Given task
Do these statements agree with the sequined waistcoat post below? Answer yes or no for each, and quote the words from the post that decide it.
1. The front and back of the waistcoat were cut from black silk dupioni.
2. The sequins were sewn on by machine.
3. The sleeves are still lined in the same sateen used for the pocket bags.

# Start of Text passage

Pages

Showing posts with label beading. Show all posts
Showing posts with label beading. Show all posts

Wednesday, 6 July 2016

Sequined Black & Blue Sleeved Waistcoat

Photo by Seamus Lee Hayes.

I have finished another project! I'm trying to tackle my Unfinished Things pile and I'm actually getting stuff done!
My sketch, which looks better in person because the scan doesn't capture the silvery ink.
I started this thing about a year and a half ago, back when I was far more prone to making bad fabric choices. I have a LOT of complaints about it, but it still looks nice.
Terribly washed out photo of the sequins.
And an excellent view of the not at all lined up sleeve-end.
I based the pattern off sleeved early to mid 18th century waistcoats, even though this thing isn't remotely historically accurate. That's okay though, it's not meant to be.
I cut the front & back out of black silk dupioni, which I have a lot of. I did most of the construction a year ago, and the interfacing is synthetic and rather terrible. As far as I can remember I was trying to get rid of some of my not very nice materials, which explains the lining and pockets...

Yellow cotton sateen pockets. Ick. Why.
At least they're out of sight.
I did most of the sewing by machine.
Pocket flaps sewn up and the top edges hand stitched closed.
I have a jar of various sequins, which I sorted through to get all the dark blue ones. I also found some black ones, and a bunch of dark, shimmery, not any one colour in particular ones.
All the sequins are hand stitched on with a black seed bead in the middle. I put 2 stitches with a single thread through each bead.

The lining is awful. Originally the sleeves were lined in the same sateen I used for the pocket bags, but when I picked this up and started working on it again I ripped them out and replaced them with silver-grey bemberg. The rest is lined in plain weave cotton, and I have no clue why I put the dark blue sections on the bottom edge when they should be on the edge by the neckhole where the lining is more likely to actually show.
No. That is not how to do a facing.
I cut the back in 2 sections so there would be a waist seam, and in that waist seam I caught a rectangle of black cotton mesh. I also tacked a square of mesh to each side of the centre back slit.
All of this is the part that was sewn over a year ago.
When I tried it on a few weeks ago I realized the crap choice of lining made the back tails ride up, and I was in a hurry to get this done for an event so I sewed 4 big washers to the corners to weigh them down. Someday I might put a good lining in the rest of the waistcoat.
Ugly, but it's on the inside and it keeps it from bunching up.
The sleeves are a blue dupioni that I screen printed with silver octopi a few years ago. I think my reasoning for the weird sleeves and the mesh tail was that none of it would show when this is worn under a coat, which makes sense. I don't know why I didn't measure the black things I stuck on the ends of the sleeves though.
I think the right pocket is a tiny bit higher than the left one.
I put the sequins on after most of the construction was done, but I had to open up the hem to sew the ones on the bottom edge without going through the pocket.

# End of Text passage
# Start of Information supplied

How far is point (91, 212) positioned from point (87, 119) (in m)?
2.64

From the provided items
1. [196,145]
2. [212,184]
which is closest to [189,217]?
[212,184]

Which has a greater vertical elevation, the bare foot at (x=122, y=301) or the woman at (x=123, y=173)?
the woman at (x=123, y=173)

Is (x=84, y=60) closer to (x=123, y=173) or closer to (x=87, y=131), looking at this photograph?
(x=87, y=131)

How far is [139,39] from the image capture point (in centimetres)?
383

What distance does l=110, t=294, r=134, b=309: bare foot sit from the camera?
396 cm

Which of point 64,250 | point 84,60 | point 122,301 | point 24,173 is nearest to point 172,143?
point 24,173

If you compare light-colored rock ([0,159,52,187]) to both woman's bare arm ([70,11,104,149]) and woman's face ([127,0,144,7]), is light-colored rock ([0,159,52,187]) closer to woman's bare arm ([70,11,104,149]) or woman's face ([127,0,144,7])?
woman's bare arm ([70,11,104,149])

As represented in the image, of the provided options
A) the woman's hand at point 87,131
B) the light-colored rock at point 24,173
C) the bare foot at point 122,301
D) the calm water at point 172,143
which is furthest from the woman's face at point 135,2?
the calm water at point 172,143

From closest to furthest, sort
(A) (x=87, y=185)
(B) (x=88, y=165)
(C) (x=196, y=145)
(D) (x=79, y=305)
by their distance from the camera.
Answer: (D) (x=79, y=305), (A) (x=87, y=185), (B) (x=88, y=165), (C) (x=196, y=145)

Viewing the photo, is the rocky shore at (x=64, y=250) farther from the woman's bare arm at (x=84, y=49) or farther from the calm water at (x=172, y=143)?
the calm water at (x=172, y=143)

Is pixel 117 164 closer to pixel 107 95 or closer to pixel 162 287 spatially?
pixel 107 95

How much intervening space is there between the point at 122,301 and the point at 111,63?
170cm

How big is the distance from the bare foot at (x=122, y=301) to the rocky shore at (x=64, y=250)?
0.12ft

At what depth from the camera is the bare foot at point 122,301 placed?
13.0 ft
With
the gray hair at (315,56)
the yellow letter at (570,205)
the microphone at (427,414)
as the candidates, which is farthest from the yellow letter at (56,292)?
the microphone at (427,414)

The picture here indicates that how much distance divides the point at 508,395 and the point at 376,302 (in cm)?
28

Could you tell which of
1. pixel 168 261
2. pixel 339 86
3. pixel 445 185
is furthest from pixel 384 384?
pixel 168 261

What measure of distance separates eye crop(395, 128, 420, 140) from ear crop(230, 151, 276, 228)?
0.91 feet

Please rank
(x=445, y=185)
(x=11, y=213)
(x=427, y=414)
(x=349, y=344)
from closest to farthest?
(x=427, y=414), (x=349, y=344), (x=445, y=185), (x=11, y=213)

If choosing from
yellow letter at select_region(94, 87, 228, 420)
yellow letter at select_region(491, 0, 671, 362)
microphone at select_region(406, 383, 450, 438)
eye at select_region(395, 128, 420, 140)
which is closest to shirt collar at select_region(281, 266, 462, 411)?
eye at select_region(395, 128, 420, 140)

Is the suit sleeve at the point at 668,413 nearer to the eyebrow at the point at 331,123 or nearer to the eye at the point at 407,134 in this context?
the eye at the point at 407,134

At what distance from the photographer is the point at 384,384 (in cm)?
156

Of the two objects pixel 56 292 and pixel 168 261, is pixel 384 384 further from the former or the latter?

# End of Information supplied

Task solution
1. Yes: "I cut the front & back out of black silk dupioni"
2. No: "All the sequins are hand stitched on with a black seed bead in the middle."
3. No: "I ripped them out and replaced them with silver-grey bemberg."